### ASSIGNMENT
Print the data below exactly as it stands, and keep the pictures out.

### MATERIAL SUPPLIED
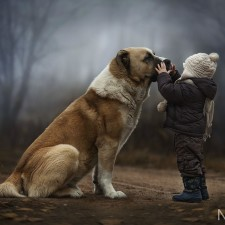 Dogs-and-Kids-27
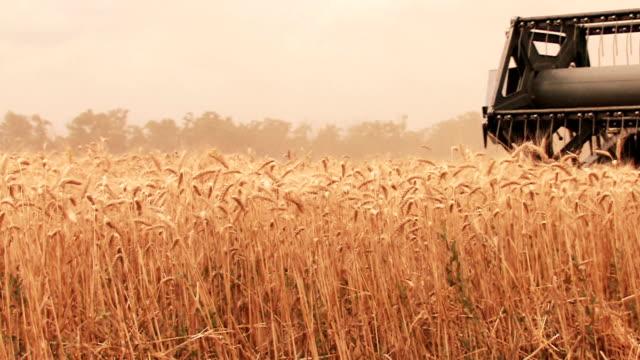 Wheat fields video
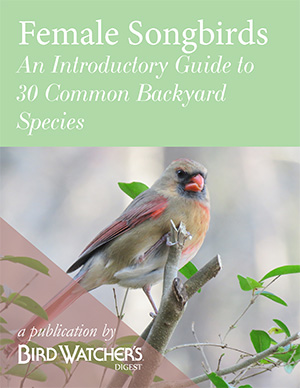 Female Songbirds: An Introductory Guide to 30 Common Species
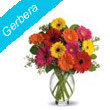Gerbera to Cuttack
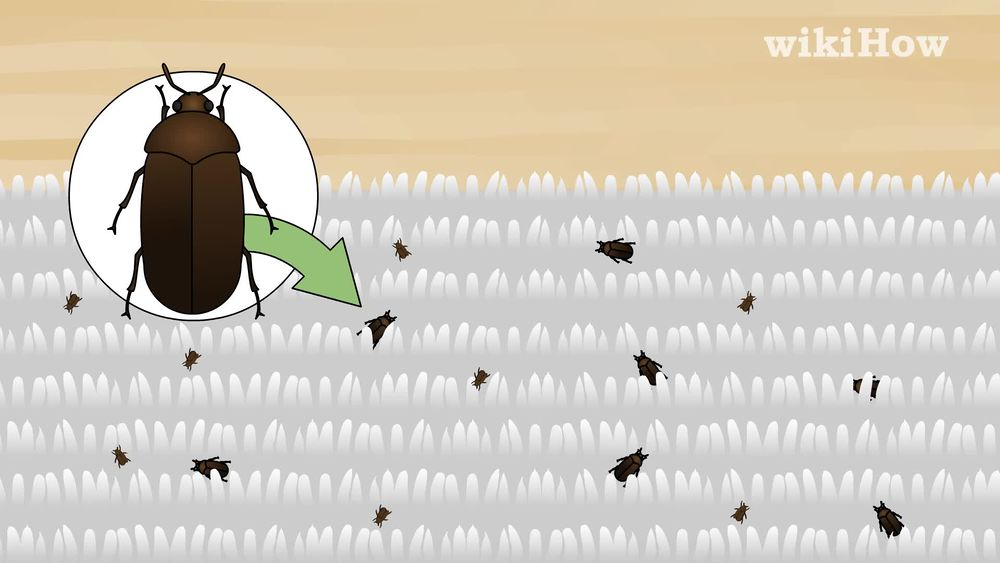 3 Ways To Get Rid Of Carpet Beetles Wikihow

### OUTPUT FOR THIS TASK
 Dogs-and-Kids-27
 Wheat fields video
 Female Songbirds: An Introductory Guide to 30 Common Species
Gerbera to Cuttack
 3 Ways To Get Rid Of Carpet Beetles Wikihow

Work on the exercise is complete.